A functioning and reliable human rights office with enforcement authority.
Constant investigation, intervention and monitoring from outside.
Dependable tools for discrimination redress.
And an aggressive NAACP, for once.
Despite denying, downplaying and/or ignoring facts of St. Cloud's "inglorious" or "sordid" racial history (as cited by Star Tribune columnist Doug Grow and described in letters to Twin Cities' high schools, 2002), cause-effect relationships establish relevance.
For anyone daring to investigate, available details of community racism shout from St. Cloud Times' archives, Stearns County Historical Museum documents and conclusions from a plethora of critical studies.
Claims of historical irrelevance presented in the Sept. 19 Your Turn "Critics offered limited solutions," by Mike Landy, conveniently dismiss the cumulative impact of illegal slaves, Bettye King's critical Saudia report and University of Minnesota Law School findings of up to 7-to-1 race-based profiling.
A letter from Landy to the Council on Black Minnesotans in 1998 stated, "If the Black Community wishes to move forward quickly it should seek the path of least resistance first before it chooses to be confrontational."

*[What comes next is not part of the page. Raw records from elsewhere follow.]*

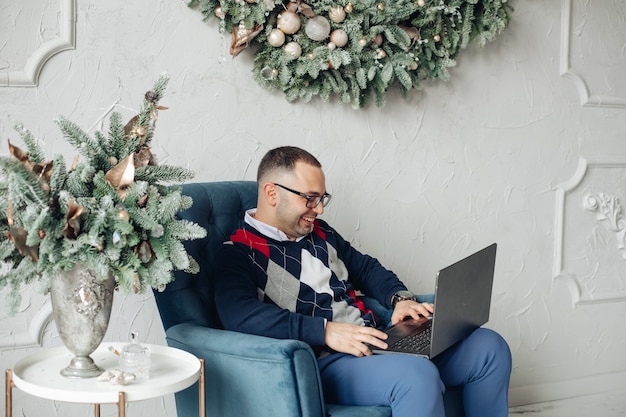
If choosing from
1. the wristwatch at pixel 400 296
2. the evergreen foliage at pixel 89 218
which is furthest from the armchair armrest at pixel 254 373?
the wristwatch at pixel 400 296

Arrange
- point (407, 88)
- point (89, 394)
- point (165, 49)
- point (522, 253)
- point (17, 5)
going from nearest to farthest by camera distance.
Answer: point (89, 394) → point (17, 5) → point (165, 49) → point (407, 88) → point (522, 253)

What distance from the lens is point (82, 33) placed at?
86.0 inches

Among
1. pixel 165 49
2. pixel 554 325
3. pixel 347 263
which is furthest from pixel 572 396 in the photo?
pixel 165 49

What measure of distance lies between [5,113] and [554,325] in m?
2.24

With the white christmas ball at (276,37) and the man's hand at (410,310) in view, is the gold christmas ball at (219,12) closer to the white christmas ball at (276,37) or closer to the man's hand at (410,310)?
the white christmas ball at (276,37)

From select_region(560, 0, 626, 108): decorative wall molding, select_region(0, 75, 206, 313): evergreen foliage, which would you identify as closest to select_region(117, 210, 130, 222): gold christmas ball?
select_region(0, 75, 206, 313): evergreen foliage

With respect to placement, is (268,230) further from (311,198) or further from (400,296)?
(400,296)

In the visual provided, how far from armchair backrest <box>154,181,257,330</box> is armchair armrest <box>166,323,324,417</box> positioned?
0.10 metres

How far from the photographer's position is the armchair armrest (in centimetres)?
169

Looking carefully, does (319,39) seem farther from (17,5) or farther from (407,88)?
(17,5)

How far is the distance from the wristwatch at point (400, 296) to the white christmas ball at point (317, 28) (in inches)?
32.1

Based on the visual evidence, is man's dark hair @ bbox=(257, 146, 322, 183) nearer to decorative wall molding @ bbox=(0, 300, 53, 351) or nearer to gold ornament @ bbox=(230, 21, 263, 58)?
gold ornament @ bbox=(230, 21, 263, 58)

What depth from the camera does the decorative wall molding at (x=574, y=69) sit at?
3.04 metres

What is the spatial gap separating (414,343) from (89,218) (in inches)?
34.5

The "path of least resistance" appeases the status quo. At what point does a history of injustice become relevant enough to confront, defy and force change?
The Aspen Institute in 2008 selected St. Cloud among 42 communities nationwide to study race relations. Evidently, Aspen researchers recognize relevance in past and present patterns of racism.
St. Cloud had double the hate crimes of other Minnesota cities, according to 2006 FBI statistics, with few arrests. And we don't think history is relevant? Racism remains. ("City addresses hate;" St. Cloud Times, 11/24/07); "Hate group activity flourishes: Movement on rise again, report finds" St. Cloud Times, 12/21/07)
The effect is justice denied, thus relevance.